Seems like a strange conclusion to draw. I mean, taking input from one user and presenting it to another creates the opportunity for XSS attacks, but obviously you wouldn't use that to argue that you should never show one user's input to another, because then no website could contain user-generated content. Forums would not exist and the entire web would be non-interactive.
Nah...logging user input is a must to be able to perform digital forensics and incident response. Certainly knowing exactly how an attack was triggered would help in preventing it in the future.
Just filter the CRs and LFs to prevent log forging, and make sure log files are not accessible from the web app. They should be in /var/log, not in the web root.
Your instinct is right, and in hindsight that's easy to say. Practically speaking, however, "treated accordingly" generally means "do not execute this string as a command (or pass it to anything that might do so, like a SQL statement)". It was entirely reasonable (though, we have now discovered, false) to expect that a logging framework would not execute the strings that it received.

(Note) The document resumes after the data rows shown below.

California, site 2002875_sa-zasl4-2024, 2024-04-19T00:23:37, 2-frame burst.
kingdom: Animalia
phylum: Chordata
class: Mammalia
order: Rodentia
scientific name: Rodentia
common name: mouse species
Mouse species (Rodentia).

Yes, but oftentimes you want to log user generated events (especially ones that might otherwise be ephemeral) to create, well, logs, of what has happened. You expect the log library to dump whatever string you direct it to to the correct location (based on config and log level and etc), with any necessary sanitizing, and you otherwise forget about it. You don't expect the log library to try and execute any part of the string.
As best I've been able to tell, this was not an intentional feature; it was added by the original author for configuration, so that they could drop LDAP URL's into the log4j configuration file, thus using LDAP as a "configuration server". I don't think they realized this would cross paths with every single log message as well.
Mind you, I also think that original intention was idiotic: Now your java application can't boot up unless your LDAP server is working, and for what? That's the kind of thing that makes global restarts & outage recovery a disaster.
If you look at the change that caused this it was intended that incoming log statements pattern match jndi requests and run those. The only configuration in the change was to specify the pattern match for jndi. There was no intention to run jndi from the configuration, the intention was always to read log statements and run those.
It uses the routing appender that's intended to send logs different ways via string matching and added code that said if the string matching has ${jndi... it should run that jndi code.
The change did what it said it would do. Akin to someone submitting a patch to run eval(log_statment).
That it passed review and was accepted is frightening.
I will admit that I've used it, though. I have an IRC bot written in Python with a "!calc" command that calls eval(). But I use `ast` to build the syntax tree, then walk it and compare every AST object to a white list so you can only use numbers and math operators. Anything else, such as CALLs or strings will throw an error.